**REQUIREMENT:** Set down exactly the lines below, from the one containing "2024-06-09T20:29:56, 3-frame burst." through the final line, and include no others.

[Saved entries]
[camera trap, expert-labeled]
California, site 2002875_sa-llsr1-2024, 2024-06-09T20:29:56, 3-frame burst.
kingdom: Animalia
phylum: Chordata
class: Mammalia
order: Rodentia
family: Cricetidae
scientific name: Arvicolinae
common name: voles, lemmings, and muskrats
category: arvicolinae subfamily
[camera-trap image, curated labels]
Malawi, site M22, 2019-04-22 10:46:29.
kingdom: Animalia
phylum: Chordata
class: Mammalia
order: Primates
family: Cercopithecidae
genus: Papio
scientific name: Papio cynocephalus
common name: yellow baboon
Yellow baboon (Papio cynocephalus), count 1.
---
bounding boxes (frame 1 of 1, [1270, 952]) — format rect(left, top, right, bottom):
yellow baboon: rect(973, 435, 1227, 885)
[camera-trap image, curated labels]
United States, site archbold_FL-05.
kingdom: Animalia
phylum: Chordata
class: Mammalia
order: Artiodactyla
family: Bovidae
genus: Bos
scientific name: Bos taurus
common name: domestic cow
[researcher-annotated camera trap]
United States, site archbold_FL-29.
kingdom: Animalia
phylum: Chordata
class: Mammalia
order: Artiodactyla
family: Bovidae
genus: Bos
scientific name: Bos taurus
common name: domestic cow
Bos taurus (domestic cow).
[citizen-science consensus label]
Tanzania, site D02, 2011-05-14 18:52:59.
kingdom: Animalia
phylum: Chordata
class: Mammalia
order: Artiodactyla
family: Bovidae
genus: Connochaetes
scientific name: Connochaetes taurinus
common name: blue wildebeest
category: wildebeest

**RESULT OF THE TASK:**
California, site 2002875_sa-llsr1-2024, 2024-06-09T20:29:56, 3-frame burst.
kingdom: Animalia
phylum: Chordata
class: Mammalia
order: Rodentia
family: Cricetidae
scientific name: Arvicolinae
common name: voles, lemmings, and muskrats
category: arvicolinae subfamily
[camera-trap image, curated labels]
Malawi, site M22, 2019-04-22 10:46:29.
kingdom: Animalia
phylum: Chordata
class: Mammalia
order: Primates
family: Cercopithecidae
genus: Papio
scientific name: Papio cynocephalus
common name: yellow baboon
Yellow baboon (Papio cynocephalus), count 1.
---
bounding boxes (frame 1 of 1, [1270, 952]) — format rect(left, top, right, bottom):
yellow baboon: rect(973, 435, 1227, 885)
[camera-trap image, curated labels]
United States, site archbold_FL-05.
kingdom: Animalia
phylum: Chordata
class: Mammalia
order: Artiodactyla
family: Bovidae
genus: Bos
scientific name: Bos taurus
common name: domestic cow
[researcher-annotated camera trap]
United States, site archbold_FL-29.
kingdom: Animalia
phylum: Chordata
class: Mammalia
order: Artiodactyla
family: Bovidae
genus: Bos
scientific name: Bos taurus
common name: domestic cow
Bos taurus (domestic cow).
[citizen-science consensus label]
Tanzania, site D02, 2011-05-14 18:52:59.
kingdom: Animalia
phylum: Chordata
class: Mammalia
order: Artiodactyla
family: Bovidae
genus: Connochaetes
scientific name: Connochaetes taurinus
common name: blue wildebeest
category: wildebeest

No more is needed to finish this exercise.